Could not move and did not move after I came to a rest. Right leg indicated
either broken femure or pelvis.
Ribs were aching, making it difficult to breath and talk.
Behind the mountain crest, out of direct line of sight with comp organizers.
My radio was mounted to a front chest strap of harness, could undo it.
Could not raise anyone over the radio. Kept transmitting blind my GPS coordinates in regular intervals on both frequencies using a long ( quarter wave length) aerial. Radio indicated that I was transmitting but never managed to pick up any other station.
Cell phone in breast pocket, managed to pull it out.
Cell phone reception was intermittent. Showed cell phone coverage but the moment I dialed showed no service.
But when I left it about 30 cm in front of me signal improved and I managed to maintain a longer connection.
( That was before SMS was available, nowadays I would SMS my coords )
Did not have Meetdirectors number in the phonebook.
Managed to get through to 082 911, described my situation and gave them my GPS coordinates.
Manged to get through to Williams Voicemail and left GPS coordinates.
Laura phoned me later when shock symptoms started.
After 1 hour shock set in, opened my front mounted reserve, wrapped myself into reserve parachute.
Could get to my whistle in harness in side pocket and whistled SOS in intervals.
After 1.5 hours first fellow pilot ( Jonathan ) arrived.
Around 17.00 police helicopter from Nelspruit was given the go ahead, which arrived at sunset (17.30?).
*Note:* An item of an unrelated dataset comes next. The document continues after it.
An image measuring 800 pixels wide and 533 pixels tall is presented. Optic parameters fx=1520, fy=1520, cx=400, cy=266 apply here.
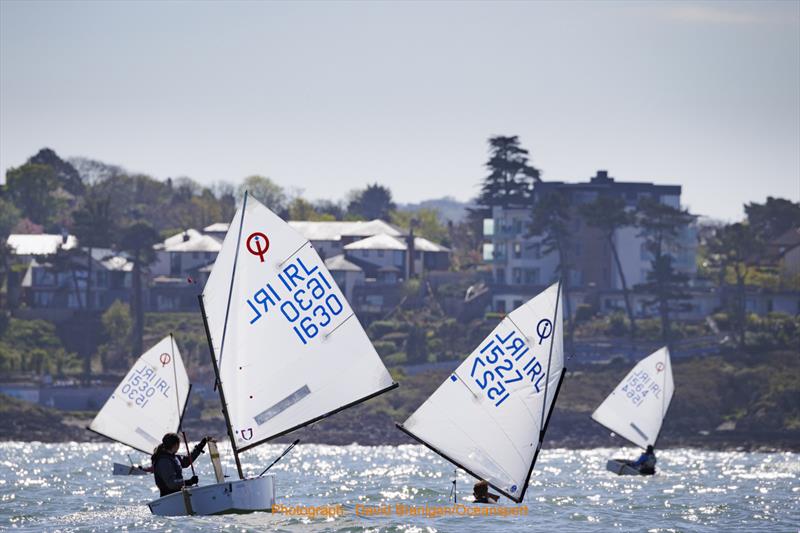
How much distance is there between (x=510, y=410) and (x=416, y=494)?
13.2 metres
Helicopter managed to land 25m? next to me.
Got scooped up and put into helicopter , taking off in darkness to Nelspruit airfield.
Chopper was a normal police B109. Means one is sliding around in the back cargo area.
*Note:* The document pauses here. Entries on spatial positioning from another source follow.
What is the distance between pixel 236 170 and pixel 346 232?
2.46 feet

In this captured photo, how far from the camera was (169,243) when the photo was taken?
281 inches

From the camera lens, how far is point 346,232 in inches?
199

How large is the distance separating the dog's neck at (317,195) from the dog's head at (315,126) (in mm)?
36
Not equipped for 1st aid rescue missions.
Around 18.30 at Nelspruit Mediclinic.
Due to some other emergencies ( rallye
driver bleeding to death ) got operated midnigth
Got now another pin and plate and some more screws in my right leg. ( More weight on the right side and my thermal turn preference is anyways right)
Can recommend Nelspruit Mediclinic in future .
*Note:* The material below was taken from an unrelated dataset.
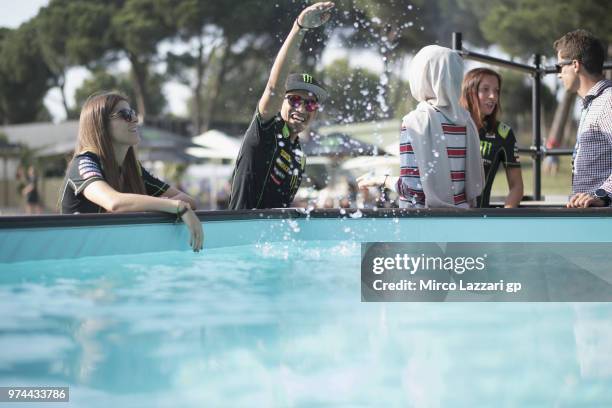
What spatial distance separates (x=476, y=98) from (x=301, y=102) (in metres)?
1.13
Discharged with some more pins and plates and screws in the right femur 19/6
early morning after a quick check if I can handle the crutches.
But there was no transport to get me from Nelspruit back home.
Got a lift a day later to get back home.
What went wrong, what worked ok?
- Not having a proper Plan B and too much in competition mode. Aiming to get
to Starttarp and ignoring the warning signs of the
wind picking up
- Trying too many different sink approaches. Should have settled for trims off, speed bar and Cs. Worked for me before in similar circumstances.
- Providing GPS coordinates enabled rescue team to locate me quickly. Without the GPS info I would probably not have been located until the next day.
And the others figuring out my GPS coordinates ( which got garbled ) and applying them.
- Having a good harness , airbag, Hanwag boots,... taking a lot of the impacts , protecting me
- I could only use what was in reach.
Cell phone in breast pocket. No good to have it in a side pocket of a harness or in the backpack and one can not reach it
Vario and GPS came loose from front mount reserve velcro but had extra elastic straps attached, and could be used afterwards.
Vario and GPS had both extra protective covers, otherwise they would not have been smashed up.
- Assume Netcare was not aware of the competition. Had no idea who to contact to cross check.
In future I recommend that comp organizers inform ( can be done via SAHPA ) Netcare that there is a comp in a certain area
- Not having the meet directors number in the cell phone. Could have avoided some confusion.